(WORK TO BE COMPLETED) Rewrite the part of the rows that begins with the line containing "By looking at" and runs through the end of the rows as a Markdown table with the columns "No." and "Line", leaving out blank lines. Number the lines in order under "No." and put each line under "Line".
— START SOURCE RECORDS —
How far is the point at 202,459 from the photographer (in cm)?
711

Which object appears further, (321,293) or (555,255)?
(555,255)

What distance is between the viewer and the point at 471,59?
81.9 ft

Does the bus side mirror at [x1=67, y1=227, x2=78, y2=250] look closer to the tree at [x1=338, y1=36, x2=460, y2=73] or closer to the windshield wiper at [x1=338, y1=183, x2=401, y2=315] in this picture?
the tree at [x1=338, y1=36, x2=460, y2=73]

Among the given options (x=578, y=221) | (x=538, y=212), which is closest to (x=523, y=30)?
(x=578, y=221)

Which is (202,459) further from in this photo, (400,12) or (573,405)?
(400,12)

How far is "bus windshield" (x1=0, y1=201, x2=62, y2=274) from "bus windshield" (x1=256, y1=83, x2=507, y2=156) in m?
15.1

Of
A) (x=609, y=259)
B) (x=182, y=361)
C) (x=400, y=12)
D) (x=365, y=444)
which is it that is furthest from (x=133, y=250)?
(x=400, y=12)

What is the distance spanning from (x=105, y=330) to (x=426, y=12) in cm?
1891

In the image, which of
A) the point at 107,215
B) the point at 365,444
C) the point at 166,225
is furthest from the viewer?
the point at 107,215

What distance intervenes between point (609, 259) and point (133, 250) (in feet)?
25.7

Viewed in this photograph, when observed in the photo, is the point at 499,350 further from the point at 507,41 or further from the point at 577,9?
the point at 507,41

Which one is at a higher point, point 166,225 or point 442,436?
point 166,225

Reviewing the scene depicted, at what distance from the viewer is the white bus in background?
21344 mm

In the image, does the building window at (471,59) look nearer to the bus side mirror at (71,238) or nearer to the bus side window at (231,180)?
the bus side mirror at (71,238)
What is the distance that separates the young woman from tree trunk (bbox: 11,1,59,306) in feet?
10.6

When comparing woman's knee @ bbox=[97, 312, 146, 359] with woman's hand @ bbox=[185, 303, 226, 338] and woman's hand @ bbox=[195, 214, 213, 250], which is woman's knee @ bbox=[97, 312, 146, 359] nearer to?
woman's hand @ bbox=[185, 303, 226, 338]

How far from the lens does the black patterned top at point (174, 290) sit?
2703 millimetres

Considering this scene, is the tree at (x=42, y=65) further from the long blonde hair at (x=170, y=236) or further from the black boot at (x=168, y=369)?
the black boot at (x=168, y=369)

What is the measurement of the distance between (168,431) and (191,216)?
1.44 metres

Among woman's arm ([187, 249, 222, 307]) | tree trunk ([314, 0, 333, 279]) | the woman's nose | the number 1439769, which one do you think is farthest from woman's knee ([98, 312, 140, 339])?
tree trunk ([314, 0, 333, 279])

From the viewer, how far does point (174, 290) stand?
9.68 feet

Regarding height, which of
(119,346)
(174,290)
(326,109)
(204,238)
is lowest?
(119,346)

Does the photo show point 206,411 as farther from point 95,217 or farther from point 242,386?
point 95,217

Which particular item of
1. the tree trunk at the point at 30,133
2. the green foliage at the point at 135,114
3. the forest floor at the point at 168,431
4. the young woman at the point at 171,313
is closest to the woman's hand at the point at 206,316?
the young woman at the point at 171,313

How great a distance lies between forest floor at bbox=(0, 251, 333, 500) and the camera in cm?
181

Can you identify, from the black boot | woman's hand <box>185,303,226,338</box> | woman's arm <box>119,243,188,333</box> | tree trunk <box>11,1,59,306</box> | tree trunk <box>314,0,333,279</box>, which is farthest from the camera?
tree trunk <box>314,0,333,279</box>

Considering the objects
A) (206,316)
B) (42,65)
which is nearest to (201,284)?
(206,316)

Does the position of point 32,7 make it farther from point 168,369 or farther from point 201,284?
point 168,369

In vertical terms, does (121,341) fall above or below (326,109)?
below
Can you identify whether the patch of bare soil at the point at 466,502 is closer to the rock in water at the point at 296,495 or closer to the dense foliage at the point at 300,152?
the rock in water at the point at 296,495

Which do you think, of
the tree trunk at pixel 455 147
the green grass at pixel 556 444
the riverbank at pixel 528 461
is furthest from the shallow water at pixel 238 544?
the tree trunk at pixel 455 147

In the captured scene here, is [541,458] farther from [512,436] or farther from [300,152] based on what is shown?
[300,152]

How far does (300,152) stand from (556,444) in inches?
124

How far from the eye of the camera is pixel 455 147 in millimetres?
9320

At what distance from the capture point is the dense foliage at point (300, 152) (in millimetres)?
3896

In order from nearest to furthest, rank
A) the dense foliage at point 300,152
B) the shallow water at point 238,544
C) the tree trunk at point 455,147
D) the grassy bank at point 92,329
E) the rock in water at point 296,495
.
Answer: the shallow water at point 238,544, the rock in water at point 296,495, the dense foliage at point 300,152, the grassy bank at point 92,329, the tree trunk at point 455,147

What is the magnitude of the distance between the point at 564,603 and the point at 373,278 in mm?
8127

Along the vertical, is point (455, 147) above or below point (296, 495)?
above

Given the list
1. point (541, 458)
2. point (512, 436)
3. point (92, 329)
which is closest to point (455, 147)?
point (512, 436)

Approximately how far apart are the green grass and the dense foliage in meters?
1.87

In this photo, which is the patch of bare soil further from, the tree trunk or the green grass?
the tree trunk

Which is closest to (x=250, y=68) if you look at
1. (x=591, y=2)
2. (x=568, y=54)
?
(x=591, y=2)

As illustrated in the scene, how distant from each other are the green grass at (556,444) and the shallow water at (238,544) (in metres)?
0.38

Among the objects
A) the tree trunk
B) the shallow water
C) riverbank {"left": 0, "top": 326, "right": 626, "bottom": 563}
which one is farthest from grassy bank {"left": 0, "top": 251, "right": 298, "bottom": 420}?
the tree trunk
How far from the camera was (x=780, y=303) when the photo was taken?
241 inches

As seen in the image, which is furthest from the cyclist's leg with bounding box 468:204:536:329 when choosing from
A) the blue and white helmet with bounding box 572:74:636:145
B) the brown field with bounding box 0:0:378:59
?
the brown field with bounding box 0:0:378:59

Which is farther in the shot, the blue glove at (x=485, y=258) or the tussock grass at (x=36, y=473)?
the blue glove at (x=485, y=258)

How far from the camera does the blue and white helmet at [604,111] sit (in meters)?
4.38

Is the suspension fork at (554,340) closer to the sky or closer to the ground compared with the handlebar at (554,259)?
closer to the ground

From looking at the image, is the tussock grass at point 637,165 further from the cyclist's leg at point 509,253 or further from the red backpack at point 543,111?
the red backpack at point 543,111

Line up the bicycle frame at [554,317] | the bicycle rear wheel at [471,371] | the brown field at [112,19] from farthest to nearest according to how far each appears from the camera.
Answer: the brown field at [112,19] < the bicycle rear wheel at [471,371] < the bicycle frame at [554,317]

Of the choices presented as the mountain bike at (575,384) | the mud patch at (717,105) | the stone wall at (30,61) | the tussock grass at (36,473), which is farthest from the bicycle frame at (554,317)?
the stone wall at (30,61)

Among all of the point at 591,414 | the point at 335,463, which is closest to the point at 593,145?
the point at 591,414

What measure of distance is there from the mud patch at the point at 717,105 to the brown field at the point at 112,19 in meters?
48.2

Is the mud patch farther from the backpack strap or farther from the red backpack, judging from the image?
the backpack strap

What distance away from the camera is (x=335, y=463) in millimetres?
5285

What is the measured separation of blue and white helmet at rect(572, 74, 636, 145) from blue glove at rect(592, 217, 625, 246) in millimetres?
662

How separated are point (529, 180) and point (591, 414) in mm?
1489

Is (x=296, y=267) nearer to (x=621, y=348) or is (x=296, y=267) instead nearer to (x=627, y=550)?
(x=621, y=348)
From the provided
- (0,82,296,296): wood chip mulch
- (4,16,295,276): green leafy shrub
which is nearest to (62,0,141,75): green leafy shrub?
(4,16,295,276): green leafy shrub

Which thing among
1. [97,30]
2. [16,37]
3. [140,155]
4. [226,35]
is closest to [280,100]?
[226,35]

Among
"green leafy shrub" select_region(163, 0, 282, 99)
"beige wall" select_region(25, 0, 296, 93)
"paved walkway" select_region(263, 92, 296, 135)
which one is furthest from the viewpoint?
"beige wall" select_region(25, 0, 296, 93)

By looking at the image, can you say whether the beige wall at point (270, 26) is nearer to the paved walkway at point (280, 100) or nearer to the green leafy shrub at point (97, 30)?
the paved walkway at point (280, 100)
— END SOURCE RECORDS —
(TASK RESPONSE)
| No. | Line |
|---|---|
| 1 | By looking at the image, can you say whether the beige wall at point (270, 26) is nearer to the paved walkway at point (280, 100) or nearer to the green leafy shrub at point (97, 30)? |
| 2 | the paved walkway at point (280, 100) |